A positional candidate gene approach was used to identify the causative gene in the M-1156 mutant. Funduscopic examination, light microscopy, transmission electron microscopy, and electroretinography were performed to analyze the M-1156 phenotype. Real-time quantitative PCR, immunohistochemistry, and western blotting were also performed.

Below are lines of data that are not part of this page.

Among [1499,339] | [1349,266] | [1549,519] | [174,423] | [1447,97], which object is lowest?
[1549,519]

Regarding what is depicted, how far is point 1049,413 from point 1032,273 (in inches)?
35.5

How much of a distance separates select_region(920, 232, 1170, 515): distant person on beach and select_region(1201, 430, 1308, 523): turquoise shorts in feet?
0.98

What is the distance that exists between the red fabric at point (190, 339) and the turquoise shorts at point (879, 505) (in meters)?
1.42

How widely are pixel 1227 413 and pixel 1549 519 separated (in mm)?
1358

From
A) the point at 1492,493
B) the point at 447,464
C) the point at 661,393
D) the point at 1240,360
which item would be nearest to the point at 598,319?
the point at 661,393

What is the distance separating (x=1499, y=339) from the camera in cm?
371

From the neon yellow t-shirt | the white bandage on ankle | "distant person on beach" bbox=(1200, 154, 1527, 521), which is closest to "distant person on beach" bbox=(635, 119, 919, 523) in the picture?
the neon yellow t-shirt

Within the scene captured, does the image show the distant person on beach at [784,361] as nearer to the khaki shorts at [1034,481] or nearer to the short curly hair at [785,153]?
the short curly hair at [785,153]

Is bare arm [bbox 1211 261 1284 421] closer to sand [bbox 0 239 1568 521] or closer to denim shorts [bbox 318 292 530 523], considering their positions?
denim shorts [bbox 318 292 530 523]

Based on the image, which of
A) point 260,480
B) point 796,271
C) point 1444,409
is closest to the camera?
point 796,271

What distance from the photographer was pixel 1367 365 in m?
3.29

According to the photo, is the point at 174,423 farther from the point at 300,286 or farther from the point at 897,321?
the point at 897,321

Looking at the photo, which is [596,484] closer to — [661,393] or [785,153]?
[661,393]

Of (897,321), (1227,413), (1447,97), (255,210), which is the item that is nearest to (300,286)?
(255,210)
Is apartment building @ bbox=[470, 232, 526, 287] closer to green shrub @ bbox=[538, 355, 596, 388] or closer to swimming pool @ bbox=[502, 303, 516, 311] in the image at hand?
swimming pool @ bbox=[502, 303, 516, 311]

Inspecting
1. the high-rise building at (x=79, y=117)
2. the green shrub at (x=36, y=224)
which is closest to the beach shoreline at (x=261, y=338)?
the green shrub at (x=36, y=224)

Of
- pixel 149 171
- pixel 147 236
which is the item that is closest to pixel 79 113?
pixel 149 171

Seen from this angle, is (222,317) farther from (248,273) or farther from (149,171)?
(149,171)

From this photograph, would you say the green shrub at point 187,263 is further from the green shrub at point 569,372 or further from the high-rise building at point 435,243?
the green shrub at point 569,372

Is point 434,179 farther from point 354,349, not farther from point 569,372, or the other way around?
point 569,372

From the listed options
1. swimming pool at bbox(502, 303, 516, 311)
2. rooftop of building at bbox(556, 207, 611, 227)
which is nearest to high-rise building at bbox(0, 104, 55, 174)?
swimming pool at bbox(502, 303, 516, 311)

Linkage analysis enabled the mutant gene to be mapped to a region of chromosome 19 containing Rom1, which encodes rod outer segment membrane protein 1. Sequence analysis demonstrated that the mutation consisted of a single base T-->C substitution at position 1,195 in Rom1 (M96760, National Center for Biotechnology Information [NCBI]) and that the mutant allele was expressed. A putative missense mutation designated Rom1(Rgsc1156) that was identified in the M-1156 mutant mouse causes a Trp to Arg substitution at position 182 in the translated protein. Rom1(Rgsc1156) heterozygotes were found to have a mottled retina and narrowed arteries in the fundus oculi. Photomicrographs of the retina revealed significant differences among the genotypes in the thickness of the outer nuclear layer and in the length of the outer segments of the photoreceptors. The alterations were more marked in the homozygotes than in the heterozygotes. Electron micrographs showed that the diameters of the discs varied in the heterozygotes and that the discs were more compactly stacked than in the wild type. There were significant differences among the genotypes in the amplitude of the a-wave in single-flash electroretinograms, but there were no significant differences among the photopic electroretinograms. Real-time quantitative PCR showed that there were no significant differences among the genotypes in Rom1 or peripherin/rds (Prph2) mRNA levels relative to the rhodopsin (Rho) mRNA level. Rom1 and Prph2 immunoreactivity were decreased in the retinas of the Rom1(Rgsc1156) mutants. Semiquantitative western blot analysis of retinas from 3-week-old Rom1(Rgsc1156) mutants demonstrated significant decreases in Rom1, Prph2, and Rho protein levels in all of the genotypes.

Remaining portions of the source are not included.